■ EXTRACTO DEL DOCUMENTO
============

Stories of Ascension

Maximiliano Waicman y Gladys Arneri
Cómo llevaron la gastronomía familiar gourmet a Miami

«Queríamos ofrecer ingredientes de la mejor calidad con comida que pudiera disfrutar toda la familia y a un precio asequible». - Gladys Arneri

Maximiliano Waicman y Gladys Arneri

Milanezza

Key Biscayne, FL

 

Gladys y Max, un matrimonio, se mudaron a Miami desde Argentina hace diez años con la idea de abrir un restaurante. En Argentina, Max estudió Administración de Empresas y Gladys estudió Marketing. Max trabajaba como administrador de empresas cuando decidió cambiar de carrera hacia algo más alineado con su verdadera pasión: la comida. Estudió para convertirse en chef y llegó a ser chef en televisión en Argentina.

============

■ LISTADO EXTRAÍDO
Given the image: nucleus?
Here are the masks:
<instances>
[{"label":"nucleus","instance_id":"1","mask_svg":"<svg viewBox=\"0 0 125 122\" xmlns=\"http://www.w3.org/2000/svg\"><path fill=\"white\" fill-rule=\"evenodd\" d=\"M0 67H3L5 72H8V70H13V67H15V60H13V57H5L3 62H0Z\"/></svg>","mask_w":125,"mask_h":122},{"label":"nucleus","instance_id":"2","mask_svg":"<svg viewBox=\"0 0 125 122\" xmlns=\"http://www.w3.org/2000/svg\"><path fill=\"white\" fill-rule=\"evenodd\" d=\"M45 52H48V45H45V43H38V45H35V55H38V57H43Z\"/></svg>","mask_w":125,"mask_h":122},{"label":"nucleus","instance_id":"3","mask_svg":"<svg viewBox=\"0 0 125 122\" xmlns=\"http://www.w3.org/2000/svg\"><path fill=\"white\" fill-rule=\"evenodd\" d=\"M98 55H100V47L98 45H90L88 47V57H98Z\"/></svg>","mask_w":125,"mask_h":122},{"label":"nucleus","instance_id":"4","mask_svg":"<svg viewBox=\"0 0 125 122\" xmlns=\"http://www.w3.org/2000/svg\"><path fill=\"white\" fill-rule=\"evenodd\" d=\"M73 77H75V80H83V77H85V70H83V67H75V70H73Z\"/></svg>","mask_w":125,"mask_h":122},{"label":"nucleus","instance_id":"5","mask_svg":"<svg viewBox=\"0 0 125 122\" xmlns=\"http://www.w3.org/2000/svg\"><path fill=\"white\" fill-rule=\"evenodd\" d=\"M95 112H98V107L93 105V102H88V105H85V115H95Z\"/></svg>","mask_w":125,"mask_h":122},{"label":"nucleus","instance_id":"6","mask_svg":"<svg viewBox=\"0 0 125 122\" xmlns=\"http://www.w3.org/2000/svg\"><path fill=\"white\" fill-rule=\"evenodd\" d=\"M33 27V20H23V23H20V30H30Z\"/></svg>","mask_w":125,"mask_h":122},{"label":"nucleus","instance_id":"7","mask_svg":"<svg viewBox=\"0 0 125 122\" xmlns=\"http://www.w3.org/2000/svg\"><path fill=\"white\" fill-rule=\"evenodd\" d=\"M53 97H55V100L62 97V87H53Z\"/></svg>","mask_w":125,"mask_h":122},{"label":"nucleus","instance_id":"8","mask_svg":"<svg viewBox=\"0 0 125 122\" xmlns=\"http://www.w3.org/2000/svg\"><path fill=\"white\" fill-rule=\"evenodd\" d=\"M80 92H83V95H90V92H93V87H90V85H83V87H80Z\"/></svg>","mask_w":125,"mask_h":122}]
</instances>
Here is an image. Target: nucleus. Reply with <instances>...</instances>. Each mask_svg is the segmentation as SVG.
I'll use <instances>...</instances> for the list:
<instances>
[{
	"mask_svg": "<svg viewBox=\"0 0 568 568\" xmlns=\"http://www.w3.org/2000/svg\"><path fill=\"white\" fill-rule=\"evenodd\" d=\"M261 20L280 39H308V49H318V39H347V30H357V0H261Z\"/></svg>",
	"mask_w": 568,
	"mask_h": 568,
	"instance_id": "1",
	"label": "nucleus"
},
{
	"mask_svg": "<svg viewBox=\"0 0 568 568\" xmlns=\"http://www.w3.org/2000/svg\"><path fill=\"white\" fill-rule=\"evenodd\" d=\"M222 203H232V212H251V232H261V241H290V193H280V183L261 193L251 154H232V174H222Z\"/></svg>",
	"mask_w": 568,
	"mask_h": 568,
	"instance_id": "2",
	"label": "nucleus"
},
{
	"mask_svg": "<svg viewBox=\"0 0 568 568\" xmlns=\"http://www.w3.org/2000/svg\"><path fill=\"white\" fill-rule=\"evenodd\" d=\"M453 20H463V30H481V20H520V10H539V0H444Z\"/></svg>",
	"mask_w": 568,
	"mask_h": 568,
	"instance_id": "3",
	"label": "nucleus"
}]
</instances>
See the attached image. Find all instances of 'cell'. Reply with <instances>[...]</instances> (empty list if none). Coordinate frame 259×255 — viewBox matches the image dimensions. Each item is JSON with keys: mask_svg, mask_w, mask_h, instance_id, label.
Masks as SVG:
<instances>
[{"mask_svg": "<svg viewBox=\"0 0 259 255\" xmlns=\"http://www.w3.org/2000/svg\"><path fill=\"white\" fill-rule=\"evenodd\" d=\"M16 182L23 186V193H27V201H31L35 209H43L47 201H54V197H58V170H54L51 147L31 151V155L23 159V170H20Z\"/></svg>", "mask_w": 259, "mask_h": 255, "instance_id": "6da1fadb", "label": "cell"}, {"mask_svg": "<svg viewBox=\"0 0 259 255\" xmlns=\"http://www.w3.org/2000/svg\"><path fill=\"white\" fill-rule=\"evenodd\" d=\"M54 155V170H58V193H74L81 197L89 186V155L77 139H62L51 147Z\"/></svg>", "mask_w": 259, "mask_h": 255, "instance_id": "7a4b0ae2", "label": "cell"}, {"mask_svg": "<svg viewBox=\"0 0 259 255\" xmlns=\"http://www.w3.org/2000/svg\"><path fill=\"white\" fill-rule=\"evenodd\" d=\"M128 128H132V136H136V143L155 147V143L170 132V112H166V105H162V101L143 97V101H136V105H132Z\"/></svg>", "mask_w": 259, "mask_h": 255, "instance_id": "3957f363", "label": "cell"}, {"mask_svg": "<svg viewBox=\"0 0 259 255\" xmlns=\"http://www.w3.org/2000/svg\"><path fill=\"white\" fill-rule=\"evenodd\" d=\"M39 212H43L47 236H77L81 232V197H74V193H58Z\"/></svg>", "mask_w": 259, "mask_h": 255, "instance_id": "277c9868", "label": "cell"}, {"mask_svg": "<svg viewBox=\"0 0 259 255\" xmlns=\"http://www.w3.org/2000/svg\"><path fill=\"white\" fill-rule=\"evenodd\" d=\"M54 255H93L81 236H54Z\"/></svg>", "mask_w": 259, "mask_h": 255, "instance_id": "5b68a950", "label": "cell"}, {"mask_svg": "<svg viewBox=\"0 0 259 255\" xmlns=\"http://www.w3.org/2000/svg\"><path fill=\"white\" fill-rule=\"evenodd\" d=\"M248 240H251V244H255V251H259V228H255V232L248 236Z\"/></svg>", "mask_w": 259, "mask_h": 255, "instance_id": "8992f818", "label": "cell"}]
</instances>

============

■ CONJUNTO DE TAREAS
a – Según el extracto sobre Milanezza, ¿qué carrera estudió Gladys en Argentina?
b – Escribe la continuación del extracto sobre Milanezza a partir de su última oración.

■ TUS RESPUESTAS
a – Gladys estudió Marketing.

b –
Cuando Max y Gladys se mudaron a Key Biscayne, Max trabajaba como gerente de restaurante en Benihana. Se enamoró del ritmo acelerado y la diversidad de la industria de la restauración. Decidió aprovechar su experiencia y amor por la comida para abrir su propio restaurante con Gladys. Aunque les encantaba toda la diversidad de cocinas y sabores que Miami tenía para ofrecer, notaron que faltaba una parte clave en la oferta de restaurantes: restaurantes deliciosos, asequibles y orientados a la familia. En Argentina, la comida se centraba en compartir una comida con los seres queridos, mientras que en Miami, Gladys y Max a menudo encontraban difícil hallar un restaurante que tuviera buena comida y fuera conveniente para los niños. «Recuerdo que fui a un restaurante que tenía muchas ganas de probar. No tenía niñera, así que llevé a mi hijo, pero el restaurante no tenía tronas. Tuve que irme».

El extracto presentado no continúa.